■ À produire
Reproduisez à l'identique chaque ligne de la liste qui suit, de la première à la dernière.

■ Liste fournie
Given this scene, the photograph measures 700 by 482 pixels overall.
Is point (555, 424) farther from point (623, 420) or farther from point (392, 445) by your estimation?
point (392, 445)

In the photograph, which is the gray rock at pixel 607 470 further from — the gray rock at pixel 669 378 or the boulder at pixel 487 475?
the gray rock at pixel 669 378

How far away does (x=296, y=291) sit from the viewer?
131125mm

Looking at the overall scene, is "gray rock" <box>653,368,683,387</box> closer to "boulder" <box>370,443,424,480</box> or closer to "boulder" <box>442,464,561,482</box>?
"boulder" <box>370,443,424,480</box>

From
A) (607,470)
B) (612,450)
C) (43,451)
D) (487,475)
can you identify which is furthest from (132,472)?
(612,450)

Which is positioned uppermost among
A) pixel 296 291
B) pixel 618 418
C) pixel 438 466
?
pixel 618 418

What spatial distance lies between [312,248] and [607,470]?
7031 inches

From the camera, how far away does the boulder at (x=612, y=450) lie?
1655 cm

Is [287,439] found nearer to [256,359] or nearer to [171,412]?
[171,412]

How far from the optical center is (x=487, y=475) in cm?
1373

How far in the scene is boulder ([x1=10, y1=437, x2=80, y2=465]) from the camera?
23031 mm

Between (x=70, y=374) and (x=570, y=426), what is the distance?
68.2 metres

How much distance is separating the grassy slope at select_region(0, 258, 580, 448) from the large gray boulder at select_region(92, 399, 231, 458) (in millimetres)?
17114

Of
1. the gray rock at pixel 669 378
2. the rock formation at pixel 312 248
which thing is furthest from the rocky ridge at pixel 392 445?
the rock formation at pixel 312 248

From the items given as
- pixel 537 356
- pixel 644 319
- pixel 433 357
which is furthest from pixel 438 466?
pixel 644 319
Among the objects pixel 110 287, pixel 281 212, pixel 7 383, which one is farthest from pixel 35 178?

■ Résultat ci-dessous
Given this scene, the photograph measures 700 by 482 pixels overall.
Is point (555, 424) farther from point (623, 420) or farther from point (392, 445) by your estimation?
point (392, 445)

In the photograph, which is the gray rock at pixel 607 470 further from — the gray rock at pixel 669 378 or the boulder at pixel 487 475?
the gray rock at pixel 669 378

How far away does (x=296, y=291) sit from the viewer?
131125mm

Looking at the overall scene, is "gray rock" <box>653,368,683,387</box> closer to "boulder" <box>370,443,424,480</box> or closer to "boulder" <box>442,464,561,482</box>?
"boulder" <box>370,443,424,480</box>

From
A) (607,470)
B) (612,450)
C) (43,451)
D) (487,475)
can you identify which is furthest from (132,472)?
(612,450)

Which is positioned uppermost among
A) pixel 296 291
B) pixel 618 418
C) pixel 438 466
?
pixel 618 418

What spatial distance lies between [312,248] and [607,470]?
7031 inches

From the camera, how far away does the boulder at (x=612, y=450) lie?
1655 cm

Is [287,439] found nearer to [256,359] or nearer to [171,412]?
[171,412]

How far from the optical center is (x=487, y=475) in cm?
1373

How far in the scene is boulder ([x1=10, y1=437, x2=80, y2=465]) from the camera?
23031 mm

Between (x=70, y=374) and (x=570, y=426), what is the distance?
68.2 metres

How much distance is separating the grassy slope at select_region(0, 258, 580, 448) from the large gray boulder at select_region(92, 399, 231, 458) (in millimetres)?
17114

Of
1. the gray rock at pixel 669 378
2. the rock formation at pixel 312 248
which thing is furthest from the rocky ridge at pixel 392 445?
the rock formation at pixel 312 248

From the items given as
- pixel 537 356
- pixel 644 319
- pixel 433 357
which is furthest from pixel 438 466?
pixel 644 319
Among the objects pixel 110 287, pixel 281 212, pixel 7 383, which one is farthest from pixel 35 178?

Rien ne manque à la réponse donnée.